| Assignment |
Further down are entries; set down exactly and only the lines from the one with "a hummingbird resting on a wet arch" up to and including the one with "zelena_anakonda_eunectes_murinus Unbelievable Facts", dropping each picture.

| Data for this exercise |
────────────────────────────────────────

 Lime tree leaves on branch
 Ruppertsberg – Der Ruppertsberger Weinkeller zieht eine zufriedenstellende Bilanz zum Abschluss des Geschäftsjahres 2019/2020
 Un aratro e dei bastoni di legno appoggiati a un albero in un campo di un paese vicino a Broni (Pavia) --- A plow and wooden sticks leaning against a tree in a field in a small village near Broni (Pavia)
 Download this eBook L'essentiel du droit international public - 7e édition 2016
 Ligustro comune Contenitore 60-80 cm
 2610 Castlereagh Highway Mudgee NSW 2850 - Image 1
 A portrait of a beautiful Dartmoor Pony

────────────────────────────────────────

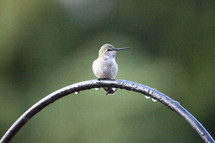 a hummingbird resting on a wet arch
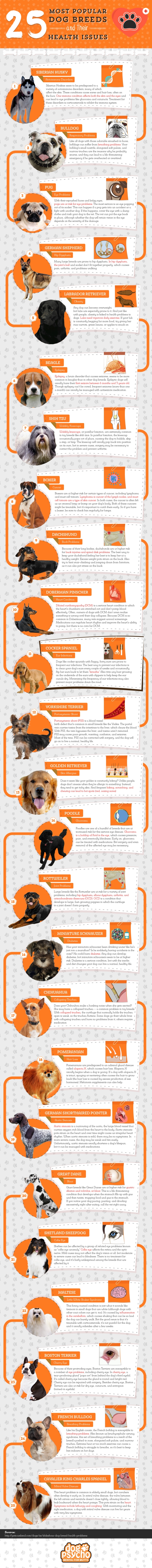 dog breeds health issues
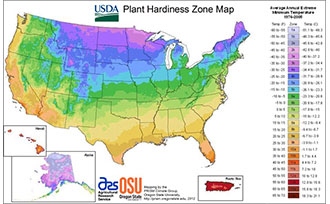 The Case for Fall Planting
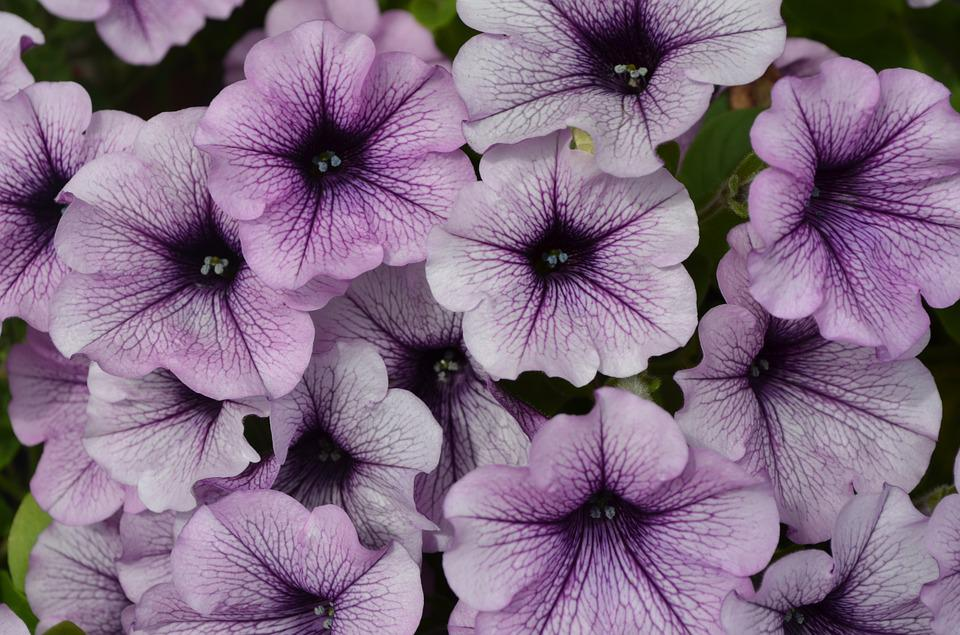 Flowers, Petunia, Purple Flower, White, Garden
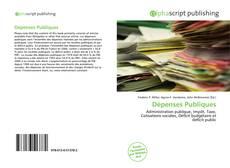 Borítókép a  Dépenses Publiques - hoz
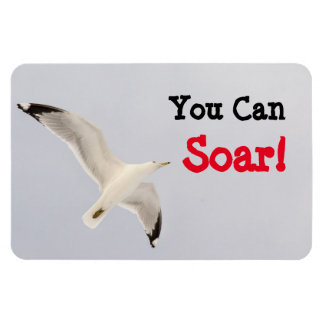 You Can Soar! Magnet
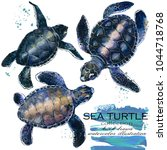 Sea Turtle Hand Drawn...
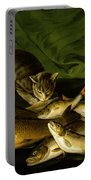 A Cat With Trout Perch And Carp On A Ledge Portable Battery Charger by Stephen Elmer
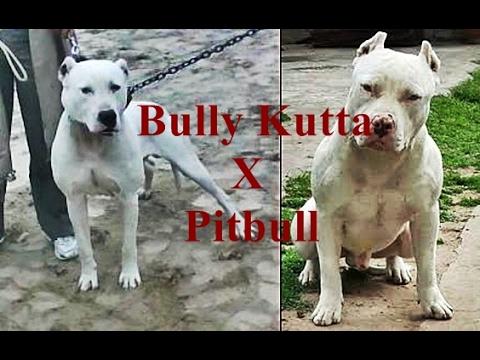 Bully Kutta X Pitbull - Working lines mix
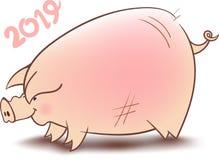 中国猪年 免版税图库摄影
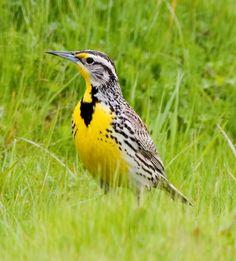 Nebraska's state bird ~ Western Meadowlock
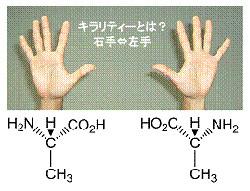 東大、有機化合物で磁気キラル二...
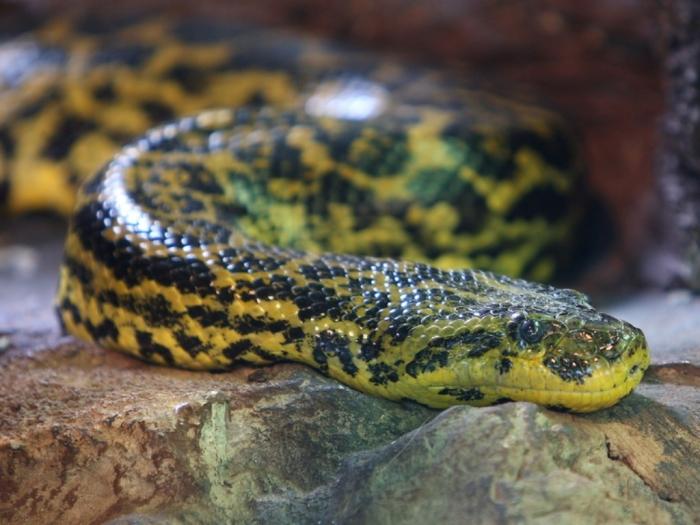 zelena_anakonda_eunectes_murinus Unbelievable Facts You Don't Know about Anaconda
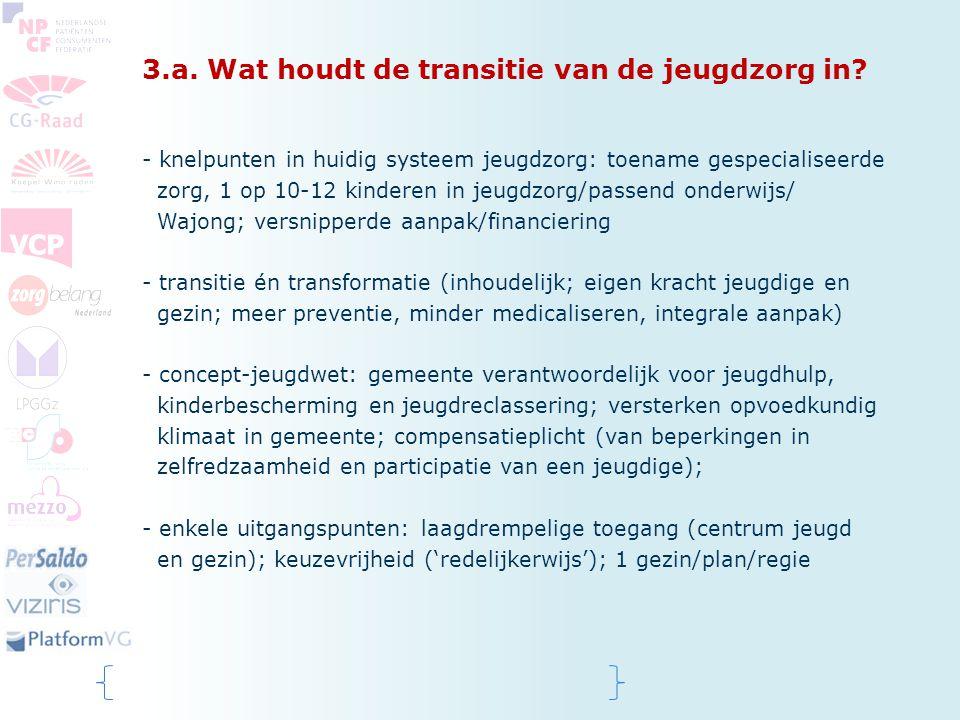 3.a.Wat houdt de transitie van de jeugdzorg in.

────────────────────────────────────────

| Response to this exercise |
 a hummingbird resting on a wet arch
 dog breeds health issues
 The Case for Fall Planting
 Flowers, Petunia, Purple Flower, White, Garden
 Borítókép a  Dépenses Publiques - hoz
 You Can Soar! Magnet
 Sea Turtle Hand Drawn...
 A Cat With Trout Perch And Carp On A Ledge Portable Battery Charger by Stephen Elmer
 Bully Kutta X Pitbull - Working lines mix
 中国猪年 免版税图库摄影
 Nebraska's state bird ~ Western Meadowlock
 東大、有機化合物で磁気キラル二...
 zelena_anakonda_eunectes_murinus Unbelievable Facts You Don't Know about Anaconda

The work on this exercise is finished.